- **PROBLEM TO WORK ON**:
Please continue the filing excerpt on FMR and Fidelity's shareholdings from the point where it stops.

The combined holdings of FMR, Fidelity,FMTC, and FIL are 3,434,200 
shares, or approximately 12.61% of the outstanding shares of the 
Company.

	(b)	FMR, through is control of Fidelity, investment adviser to 
the Fidelity Funds, and the Funds each has sole power to dispose of the 
Shares.  Neither FMR nor Mr. Johnson has the sole power to vote or 
direct the voting of the 3,099,100 shares owned directly by the Fidelity 
Funds, which power resides with the Funds' Boards of Trustees.  Fidelity 
carries out the voting of the Shares under written guidelines 
established by the Funds' Board of Trustees.  FMTC has sole dispositive 
power over 24,700 shares and sole power to vote or to direct the voting 
of 9,700 shares, and no power to vote or to direct the voting of15,000 
Shares owned by the Accounts.

	(c)	Except as set forth in Schedule B, neither FMR, or any of 
its affiliates, nor, to the best knowledge of FMR, any of the persons 
named in Schedule A hereto has effected any transaction in shares during 
the past sixty (60) days.

Item 6.	Contract, Arrangements, Understandings or Relationships With 
Respect to Securities 
	of the Issuer.

- **DATA RECORDS**:
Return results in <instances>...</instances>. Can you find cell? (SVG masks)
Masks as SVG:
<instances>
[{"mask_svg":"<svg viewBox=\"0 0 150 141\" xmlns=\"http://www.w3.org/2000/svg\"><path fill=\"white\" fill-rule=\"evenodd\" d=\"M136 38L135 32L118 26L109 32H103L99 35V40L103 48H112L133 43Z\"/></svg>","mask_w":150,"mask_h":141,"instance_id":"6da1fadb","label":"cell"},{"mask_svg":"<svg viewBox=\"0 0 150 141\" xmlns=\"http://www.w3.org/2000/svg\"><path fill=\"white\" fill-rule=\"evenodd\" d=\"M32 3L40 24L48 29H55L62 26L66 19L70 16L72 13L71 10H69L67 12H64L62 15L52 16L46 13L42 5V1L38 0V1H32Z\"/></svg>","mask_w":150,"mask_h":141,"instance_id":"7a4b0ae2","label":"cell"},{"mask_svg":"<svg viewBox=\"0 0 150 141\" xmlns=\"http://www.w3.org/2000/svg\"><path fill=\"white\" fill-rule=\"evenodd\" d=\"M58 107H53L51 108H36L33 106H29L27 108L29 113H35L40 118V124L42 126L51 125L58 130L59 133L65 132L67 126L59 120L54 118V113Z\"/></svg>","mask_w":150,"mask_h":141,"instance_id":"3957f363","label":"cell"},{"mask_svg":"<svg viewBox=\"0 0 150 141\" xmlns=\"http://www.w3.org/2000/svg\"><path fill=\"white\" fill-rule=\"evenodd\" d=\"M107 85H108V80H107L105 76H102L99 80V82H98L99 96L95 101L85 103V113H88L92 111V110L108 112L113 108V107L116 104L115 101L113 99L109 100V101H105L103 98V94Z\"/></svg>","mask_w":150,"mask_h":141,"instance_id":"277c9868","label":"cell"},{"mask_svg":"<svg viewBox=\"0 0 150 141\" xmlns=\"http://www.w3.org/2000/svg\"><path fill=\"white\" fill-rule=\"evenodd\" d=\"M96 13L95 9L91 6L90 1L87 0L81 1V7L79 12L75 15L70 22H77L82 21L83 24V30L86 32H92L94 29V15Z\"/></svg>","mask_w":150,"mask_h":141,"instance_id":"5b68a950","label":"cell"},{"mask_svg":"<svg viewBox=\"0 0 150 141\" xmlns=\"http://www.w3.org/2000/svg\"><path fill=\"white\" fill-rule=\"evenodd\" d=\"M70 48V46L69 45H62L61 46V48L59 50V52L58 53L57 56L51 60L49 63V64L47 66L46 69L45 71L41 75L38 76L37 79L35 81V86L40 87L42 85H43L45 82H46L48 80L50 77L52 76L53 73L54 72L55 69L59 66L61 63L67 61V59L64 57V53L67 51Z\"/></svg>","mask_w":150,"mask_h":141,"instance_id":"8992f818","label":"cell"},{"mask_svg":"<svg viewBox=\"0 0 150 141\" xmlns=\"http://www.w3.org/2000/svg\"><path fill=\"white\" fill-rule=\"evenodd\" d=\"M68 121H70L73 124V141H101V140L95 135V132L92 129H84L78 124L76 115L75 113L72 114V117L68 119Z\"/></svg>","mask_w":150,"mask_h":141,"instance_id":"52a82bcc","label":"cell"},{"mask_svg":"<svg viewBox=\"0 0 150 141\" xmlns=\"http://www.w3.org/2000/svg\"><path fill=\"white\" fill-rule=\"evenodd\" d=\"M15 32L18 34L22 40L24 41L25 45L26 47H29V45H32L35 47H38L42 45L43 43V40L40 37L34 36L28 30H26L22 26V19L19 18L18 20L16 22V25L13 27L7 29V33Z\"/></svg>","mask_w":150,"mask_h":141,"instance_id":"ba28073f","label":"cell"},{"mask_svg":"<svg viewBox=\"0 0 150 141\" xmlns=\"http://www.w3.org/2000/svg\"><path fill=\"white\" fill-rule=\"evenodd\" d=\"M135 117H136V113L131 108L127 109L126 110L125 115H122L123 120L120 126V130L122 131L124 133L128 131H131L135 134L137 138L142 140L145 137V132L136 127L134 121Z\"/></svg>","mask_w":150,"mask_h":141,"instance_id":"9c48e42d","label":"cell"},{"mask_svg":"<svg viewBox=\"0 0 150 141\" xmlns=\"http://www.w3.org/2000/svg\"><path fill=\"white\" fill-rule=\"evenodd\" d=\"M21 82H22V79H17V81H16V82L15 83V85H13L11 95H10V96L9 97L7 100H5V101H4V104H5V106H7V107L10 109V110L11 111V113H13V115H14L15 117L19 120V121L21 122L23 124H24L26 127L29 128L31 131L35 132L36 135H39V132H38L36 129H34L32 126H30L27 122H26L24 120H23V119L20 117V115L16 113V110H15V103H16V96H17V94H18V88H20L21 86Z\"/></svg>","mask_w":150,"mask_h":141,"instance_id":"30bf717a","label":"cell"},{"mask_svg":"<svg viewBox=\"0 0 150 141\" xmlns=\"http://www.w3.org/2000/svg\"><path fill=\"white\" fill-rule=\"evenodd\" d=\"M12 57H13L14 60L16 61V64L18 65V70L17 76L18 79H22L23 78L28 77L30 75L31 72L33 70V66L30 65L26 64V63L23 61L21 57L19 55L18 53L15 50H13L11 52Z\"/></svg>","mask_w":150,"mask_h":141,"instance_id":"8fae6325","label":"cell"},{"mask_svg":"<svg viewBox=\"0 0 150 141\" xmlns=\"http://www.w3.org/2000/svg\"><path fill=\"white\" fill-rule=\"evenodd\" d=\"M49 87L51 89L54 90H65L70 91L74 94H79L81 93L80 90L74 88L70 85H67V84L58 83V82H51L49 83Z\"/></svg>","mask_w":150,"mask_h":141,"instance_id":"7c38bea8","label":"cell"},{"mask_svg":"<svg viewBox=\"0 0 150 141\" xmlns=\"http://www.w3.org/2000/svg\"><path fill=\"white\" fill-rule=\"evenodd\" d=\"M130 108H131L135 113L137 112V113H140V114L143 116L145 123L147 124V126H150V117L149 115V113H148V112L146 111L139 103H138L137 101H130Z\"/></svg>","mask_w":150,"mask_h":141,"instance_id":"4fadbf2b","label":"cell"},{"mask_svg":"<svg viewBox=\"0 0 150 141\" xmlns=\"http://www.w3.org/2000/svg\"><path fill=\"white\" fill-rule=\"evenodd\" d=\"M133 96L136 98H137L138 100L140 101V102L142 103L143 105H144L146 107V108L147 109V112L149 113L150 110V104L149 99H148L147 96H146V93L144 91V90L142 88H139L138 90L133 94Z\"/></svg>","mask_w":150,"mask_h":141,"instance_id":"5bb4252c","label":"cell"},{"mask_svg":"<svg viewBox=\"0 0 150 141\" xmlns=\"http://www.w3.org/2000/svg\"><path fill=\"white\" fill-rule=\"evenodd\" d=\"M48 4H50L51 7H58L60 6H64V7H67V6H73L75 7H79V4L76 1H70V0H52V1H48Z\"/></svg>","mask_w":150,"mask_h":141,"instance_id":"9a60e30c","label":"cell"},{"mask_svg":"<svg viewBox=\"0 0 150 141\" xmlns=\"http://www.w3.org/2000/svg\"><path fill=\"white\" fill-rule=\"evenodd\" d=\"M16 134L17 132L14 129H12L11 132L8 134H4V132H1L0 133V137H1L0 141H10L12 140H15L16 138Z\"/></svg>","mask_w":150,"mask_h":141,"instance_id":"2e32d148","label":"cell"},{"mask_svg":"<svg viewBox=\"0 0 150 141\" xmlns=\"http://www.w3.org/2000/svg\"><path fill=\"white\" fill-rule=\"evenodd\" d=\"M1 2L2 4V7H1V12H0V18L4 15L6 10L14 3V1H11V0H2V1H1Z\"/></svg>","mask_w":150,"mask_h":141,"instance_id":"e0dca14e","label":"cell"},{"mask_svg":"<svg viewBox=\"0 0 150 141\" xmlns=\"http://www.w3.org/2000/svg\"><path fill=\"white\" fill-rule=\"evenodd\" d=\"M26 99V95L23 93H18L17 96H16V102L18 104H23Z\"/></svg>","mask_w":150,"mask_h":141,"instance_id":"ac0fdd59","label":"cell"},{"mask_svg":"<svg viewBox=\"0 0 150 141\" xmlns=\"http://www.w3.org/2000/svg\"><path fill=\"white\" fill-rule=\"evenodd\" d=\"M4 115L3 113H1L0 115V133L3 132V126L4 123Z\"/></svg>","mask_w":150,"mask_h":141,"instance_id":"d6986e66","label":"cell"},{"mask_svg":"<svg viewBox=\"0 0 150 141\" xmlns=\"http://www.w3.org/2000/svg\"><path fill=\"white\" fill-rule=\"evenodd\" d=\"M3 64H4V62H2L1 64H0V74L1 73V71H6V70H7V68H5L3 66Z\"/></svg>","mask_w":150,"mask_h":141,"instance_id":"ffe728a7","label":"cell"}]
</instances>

- **OUTPUT FOR THIS EXERCISE**:
	Neither FMR nor any of its affiliates nor, to the best knowledge 
of FMR, any of the persons named in Schedule A hereto has any joint 
venture, finder's fee, or other contract or arrangement with any person 
with respect to any securities of the Company.

Item 7.	Material to be Filed as Exhibits.

	Not Applicable.

	This statement speaks as of its date, and no inference should be 
drawn that no change has occurred in the facts set forth herein after 
the date hereof.

Signature

	After reasonable inquiry and to the best of my knowledge and 
belief, I certify that the information set forth in this statement is 
true, complete and correct.

						FMR Corp.



DATE:	May 19,1994			By	/s/David C. Weinstein	
						David C. Weinstein
						Clerk


SCHEDULE A

	The name and present principal occupation or employment of each 
executive officer and director of FMR Corp. are set forth below.  The 
business address of each person is 82 Devonshire Street, Boston, 
Massachusetts 02109, and the address of the corporation or organization 
in which such employment is conducted is the same as his business 
address.  All of the persons listed below are U.S. citizens.

POSITION WITH
									PRINCIPAL
NAME	FMR CORP	OCCUPATION

Edward C. Johnson 3d	President,	Chairman of the
Director, CEO	Board and CEO, FMR
Chairman &
Mng. Director

J. Gary Burkhead	Director	President-Fidelity

Caleb Loring, Jr.	Director,	Director, FMR
	Mng. Director

James C. Curvey	Director, 	Sr. V.P., FMR
	Sr. V.P.

William L. Byrnes	Vice Chairman	Vice Chairman, FIL
Director & Mng.
Director

Robert C. Pozen	Sr. V.P. & Gen'l	Sr. V.P. & Gen'l
	Counsel	Counsel, FMR

Mark Peterson	Exec.	Exec.
V.P.-Management	V.P.-Management
Resources	Resources, FMR

Denis McCarthy	Sr. Vice Pres. - 	Vice Pres., Chief
Administration,	Financial Officer,
Chief Financial	FMR
Officer



SCHEDULE B


DUTY FREE INTERNATIONAL INC.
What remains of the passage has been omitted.